The opening words of the third stanza offer a variation on the assertion that “This is not a poem.” Beginning with the claim that “This is not a sonnet,” the third stanza delineates the music created and sung by Black women, from the spirituals to rap. Significantly, the stanza ends with the reiterated denial that it is a sonnet and the counterclaim that it is instead “the truth of the beauty that the only authentic voice of Planet Earth comes from the black soil…tilled and mined…by the Daughters of the Diaspora.” Perhaps because the sonnet is frequently regarded in Western literary tradition as one of the most elegant poetic forms, mastery of which is often expected of aspiring writers, Giovanni seizes on it in order to juxtapose its artifice to the authenticity of the Black woman's voice. What constitute the “authenticity” of that voice, the poem suggests, are the comfort, support, celebration, encouragement, unselfishness, and prayerfulness that it has lifted itself to speak and sing. In other words, authenticity is a function of human conduct, of ethical behavior. The Black woman's voice is authentic because, as the poem concludes, the Black woman has made “the world a hopeful…loving place.” Such authenticity of voice is for Giovanni clearly superior to the aesthetic form in which that voice
might cast its words. Further, while the sonnet may be a poetic form prized in Western literary traditions, it is not a form capable of expressing Black realities; the Black woman's “authentic” voice has created its own forms through which to sing and speak.

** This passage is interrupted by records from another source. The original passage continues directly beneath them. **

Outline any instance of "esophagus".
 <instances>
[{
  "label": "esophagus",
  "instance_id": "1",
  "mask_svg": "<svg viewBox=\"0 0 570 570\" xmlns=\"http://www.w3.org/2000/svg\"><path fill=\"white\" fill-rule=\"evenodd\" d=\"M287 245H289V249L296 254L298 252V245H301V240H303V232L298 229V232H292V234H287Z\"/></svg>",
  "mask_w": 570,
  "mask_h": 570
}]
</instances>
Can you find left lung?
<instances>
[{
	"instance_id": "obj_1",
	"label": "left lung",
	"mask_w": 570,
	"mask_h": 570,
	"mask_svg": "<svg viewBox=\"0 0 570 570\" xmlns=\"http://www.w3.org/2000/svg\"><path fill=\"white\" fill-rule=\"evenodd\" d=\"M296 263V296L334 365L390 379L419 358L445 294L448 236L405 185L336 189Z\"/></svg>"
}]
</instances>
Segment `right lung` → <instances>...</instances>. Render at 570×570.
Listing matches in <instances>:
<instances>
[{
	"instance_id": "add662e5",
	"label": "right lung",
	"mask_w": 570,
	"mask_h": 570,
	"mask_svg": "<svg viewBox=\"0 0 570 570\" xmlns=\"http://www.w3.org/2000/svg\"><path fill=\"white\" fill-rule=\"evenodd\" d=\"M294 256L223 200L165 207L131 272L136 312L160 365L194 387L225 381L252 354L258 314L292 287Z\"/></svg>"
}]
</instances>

Giovanni's insistence that aesthetic value emerges from and is dependent upon moral value surfaces not only in this poem from the 1990s, but in the poems throughout this volume. It is a corollary to her equally consistent belief that the poet writes not from experience but from empathy: “You try as a writer to put yourself into the other person's position. Empathy. Empathy is everything because we can't experience everything. Experience is important, but empathy is the key.”
7
Many of Giovanni's poems, both early and more recent, make obvious use of empathy, including such pieces as “Poem For Aretha,” “Poem For A Lady Whose Voice I Like,” “Poem For Angela Yvonne Davis,” and “Linkage.” But for Giovanni, empathy is not simply a tool for poetically appropriating lives and experiences removed from the world inhabited by the poet; on the contrary, empathy is key to human life and understanding because it is key to human connection (one of the primary purposes of art as she sees it). Empathy enables us to collapse the dualistic structures that polarize our world into “us” and “them.” Not surprisingly, many of Giovanni's poems attribute a powerful capacity for empathy to Black women, who “wipe away our own grief…to give comfort to those beyond comfort” (“Hands: For Mother's Day”). The Black woman's unselfish willingness to empathize with others constitutes one of the sources of her authenticity of voice.